Lamborghini donne la réplique à Ferrari

Publié le par iheb

Comparé à la première Superleggera lancée en 2007, la consommation de la LP 570-4 est en baisse de 20,5 %.

 

La marque au taureau lance une Gallardo LP 570-4 Superleggera verte de rage aux trousses de la 458 Italia du petit cheval cabré .

 

 

 

«Light is right», «ce qui est léger est bien», disait Colin Chapman, l'ingénieur britannique fondateur de la marque Lotus. En 2010, ce concept prônant la légèreté pour la fabrication d'une voiture de sport reste plus que jamais d'actualité. Si chaque kilo perdu se traduit par un gain en performance, il engendre aussi une réduction simultanée de la consommation et des émissions de CO2. Réglementation oblige, toutes les marques, y compris les plus sportives, sont aujourd'hui concernées par la diminution des rejets de gaz à effet de serre.

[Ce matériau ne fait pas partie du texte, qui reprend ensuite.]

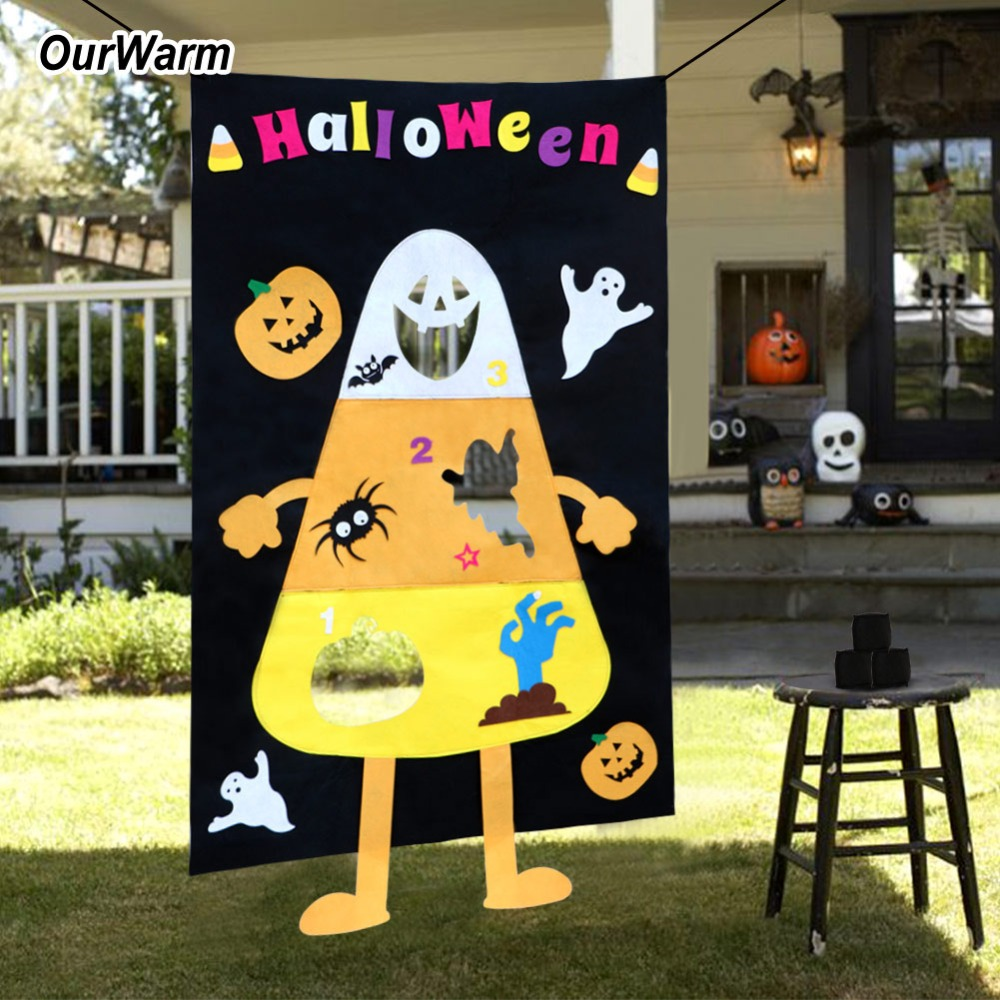 OurWarm Halloween Kids Game Funny Candy Corn Bean bag Toss Game Felt Banner with 3pcs Bean Bags Outdoor Halloween Party Supplies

Pour concevoir la LP 570-4 Superleggera, Lamborghini a mis la Gallardo au régime fibres de carbone, tandis que ses motoristes assuraient l'alimentation de son V10 avec une injection directe FSI développée par le propriétaire Audi. Cette injection dernier cri fournit un mélange pauvre en essence (stratifié) en charge partielle. Bilan, comparé à la première Superleggera lancée en 2007, la consommation de la LP 570-4 est en baisse de 20,5 % et ses émissions de CO2 sont ramenées de 400 à 319 g/km.

Avec la limousine A8, Audi possède aussi un incomparable savoir-faire dans le domaine des châssis allégés en aluminium. La Gallardo est faite du même métal et sa version Superleggera bénéficie en outre d'une lunette arrière et de vitres latérales en polycarbonate, d'un capot moteur et de contre-portes en carbone, de jantes en alliage très léger (- 13 kg pour les quatre) et d'un intérieur en Alcantara.

Au final, lorsqu'on compare la LP 570-4 avec la LP 560-4 dont elle est dérivée, la réduction de poids atteint 70 kg. Cet allégement a des limites fixées par la volonté de préserver un minimum de confort. La climatisation et les vitres électriques sont par exemple conservées. Cela n'empêche pas Lamborghini de souligner qu'aucune autre Gallardo n'a jamais été aussi proche d'une voiture de course. La Superleggera reprend en effet des développements qui ont été entrepris pour la Gallardo Super Trofeo, une version réservée à la compétition, conçue pour le trophée organisé par la marque.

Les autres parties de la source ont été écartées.